* [WHAT TO DO]:
Please output the lines of the listing below word for word, starting at the line containing "Is porch column" and continuing through the end of the listing.
** Start DATA ROWS **
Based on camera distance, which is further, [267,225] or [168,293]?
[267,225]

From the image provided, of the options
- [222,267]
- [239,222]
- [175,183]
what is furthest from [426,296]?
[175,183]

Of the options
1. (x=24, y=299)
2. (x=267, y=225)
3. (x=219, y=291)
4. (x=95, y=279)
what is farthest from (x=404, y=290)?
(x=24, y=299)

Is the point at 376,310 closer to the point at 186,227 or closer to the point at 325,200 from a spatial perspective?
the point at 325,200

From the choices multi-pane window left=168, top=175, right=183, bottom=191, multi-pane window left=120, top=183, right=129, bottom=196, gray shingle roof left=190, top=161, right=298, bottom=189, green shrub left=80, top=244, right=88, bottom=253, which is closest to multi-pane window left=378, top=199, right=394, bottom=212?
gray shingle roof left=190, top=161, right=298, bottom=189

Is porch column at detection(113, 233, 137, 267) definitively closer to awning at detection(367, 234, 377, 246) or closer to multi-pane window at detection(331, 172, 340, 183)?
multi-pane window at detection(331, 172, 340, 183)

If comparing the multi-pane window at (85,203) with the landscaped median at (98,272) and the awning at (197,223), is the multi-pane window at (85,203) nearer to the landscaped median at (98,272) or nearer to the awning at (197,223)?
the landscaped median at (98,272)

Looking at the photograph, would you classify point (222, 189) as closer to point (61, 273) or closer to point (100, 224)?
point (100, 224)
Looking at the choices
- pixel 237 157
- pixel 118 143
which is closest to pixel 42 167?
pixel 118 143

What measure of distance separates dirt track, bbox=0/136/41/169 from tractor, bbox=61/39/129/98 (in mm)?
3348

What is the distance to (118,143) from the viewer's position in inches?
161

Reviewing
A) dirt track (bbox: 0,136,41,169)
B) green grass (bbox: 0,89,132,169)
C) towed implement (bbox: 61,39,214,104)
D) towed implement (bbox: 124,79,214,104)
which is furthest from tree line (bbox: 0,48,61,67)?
** End DATA ROWS **
* [RESULT]:
Is porch column at detection(113, 233, 137, 267) definitively closer to awning at detection(367, 234, 377, 246) or closer to multi-pane window at detection(331, 172, 340, 183)?
multi-pane window at detection(331, 172, 340, 183)

If comparing the multi-pane window at (85,203) with the landscaped median at (98,272) and the awning at (197,223), is the multi-pane window at (85,203) nearer to the landscaped median at (98,272) or nearer to the awning at (197,223)?
the landscaped median at (98,272)

Looking at the photograph, would you classify point (222, 189) as closer to point (61, 273) or closer to point (100, 224)?
point (100, 224)
Looking at the choices
- pixel 237 157
- pixel 118 143
which is closest to pixel 42 167?
pixel 118 143

What measure of distance separates dirt track, bbox=0/136/41/169 from tractor, bbox=61/39/129/98 (in mm)?
3348

What is the distance to (118,143) from the viewer's position in inches?
161

Reviewing
A) dirt track (bbox: 0,136,41,169)
B) green grass (bbox: 0,89,132,169)
C) towed implement (bbox: 61,39,214,104)
D) towed implement (bbox: 124,79,214,104)
which is furthest from tree line (bbox: 0,48,61,67)?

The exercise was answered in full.